JERTEH, KOMPAS.com – Seorang warga di Kampung Padang Luas, Jerteh, Malaysia, mengaku awalnya tidak berniat membuat 11 polisi tidur besar (speed bumps) seperti yang viral di media sosial.
Warga bernama Nor Muhammad Roslam Harun (40) itu mengaku, dia sebenarnya ingin membuat pembatas kecepatan (speed humps) berupa polisi tidur kecil-kecil.

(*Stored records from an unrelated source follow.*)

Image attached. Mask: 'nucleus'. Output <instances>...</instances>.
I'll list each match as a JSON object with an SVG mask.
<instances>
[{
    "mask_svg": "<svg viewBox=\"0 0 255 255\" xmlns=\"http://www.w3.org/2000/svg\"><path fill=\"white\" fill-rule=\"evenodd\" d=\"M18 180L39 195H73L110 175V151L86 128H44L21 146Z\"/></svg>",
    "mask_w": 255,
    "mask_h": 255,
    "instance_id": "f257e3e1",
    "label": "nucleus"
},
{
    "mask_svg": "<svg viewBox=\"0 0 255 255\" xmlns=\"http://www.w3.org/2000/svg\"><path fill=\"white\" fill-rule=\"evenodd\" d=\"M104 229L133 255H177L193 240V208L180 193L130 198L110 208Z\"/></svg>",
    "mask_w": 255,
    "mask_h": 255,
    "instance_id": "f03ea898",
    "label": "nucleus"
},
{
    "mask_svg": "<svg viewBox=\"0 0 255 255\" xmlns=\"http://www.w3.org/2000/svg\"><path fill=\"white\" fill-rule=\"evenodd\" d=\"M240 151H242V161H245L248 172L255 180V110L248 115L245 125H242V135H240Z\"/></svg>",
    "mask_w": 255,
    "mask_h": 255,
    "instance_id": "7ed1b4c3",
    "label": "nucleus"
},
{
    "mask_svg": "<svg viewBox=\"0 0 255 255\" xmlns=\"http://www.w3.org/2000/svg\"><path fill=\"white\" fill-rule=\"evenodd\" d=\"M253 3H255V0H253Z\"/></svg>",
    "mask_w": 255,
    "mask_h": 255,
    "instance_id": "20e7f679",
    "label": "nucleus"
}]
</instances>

“Sebenarnya saya mau buat speed humps, tapi aspal mengeras begitu cepat sebelum diratakan, sehingga jadi besar dan membuat jalan tidak bisa dilewati semua mobil kecuali 4WD,” ujarnya dikutip dari kantor berita pemerintah Malaysia, Bernama.
Baca juga: Kesal Banyak Orang Ngebut, Warga Bikin 11 Polisi Tidur di Depan Rumahnya
Pak Nor juga mengakui kesalahannya, dan tak lama kemudian menghancurkan lagi semua polisi tidur itu plus dua yang lama, sehingga totalnya 13.
“Kemarin ada polisi datang menemui saya. Dia menasihati saya dengan baik untuk menghilangkan semua polisi tidur itu,” katanya pada Kamis (14/1/2021).
“Jadi kemarin saya menyewa buldoser untuk meratakan 13 polisi tidur, termasuk dua yang lama,” imbuh Nor.
Baca juga: Biar Kaki-kaki Awet, Begini Cara Aman Motor Matik Hajar Polisi Tidur
Mengutip situsweb Adiguna Karya Persada, speed bump atau yang dikenal sebagai polisi tidur di Indonesia, adalah pembatas kecepatan yang digunakan hanya pada place parkir, jalan privat, atau jalan lingkungan terbatas dengan kecepatan operasional di bawah 10 km.
Kemudian speed hump adalah pembatas kecepatan yang digunakan hanya pada jalan lokal dan jalan lingkungan dengan kecepatan operasional 11 – 20 km.
Oleh karenanya, pace bump lebih agresif meredam kecepatan dibandingkan velocity hump.
Belasan polisi tidur ini dikomplain banyak warga, karena mengganggu aktivitas mereka yang kerap melintasi jalan desa tersebut.
Sebab tak hanya berjumlah banyak, 11 polisi tidur itu dibangun berjejer oleh Pak Nor dengan jarak berdekatan masing-masing tak sampai 40 meter.
Baca juga: Mitos atau Fakta, Hajar Polisi Tidur Tanpa Ngerem Bikin Pelek Peyang?
Pak Nor membeberkan alasannya berbuat demikian karena kesal dengan orang-orang yang sering mengebut di situ.
Kamar tidurnya ada di pinggir jalan utama desa, membuatnya sangat tidak nyaman mendengar suara bising mobil dan motor yang berlalu-lalang.
“Saya sangat kesal, apalagi saya memiliki gangguan kejiwaan tapi belum ada obatnya.”
Menurut laporan dari Harian Metro, dana untuk membuat 11 polisi tidur itu diambil Nor dari method i-Sinar yang diluncurkan Staff Provident Fund (EPF) sebesar 5.000 ringgit (Rp 17,4 juta).
Baca juga: Polisi Tidur Langgar Aturan, Siapa yang Bertanggung Jawab?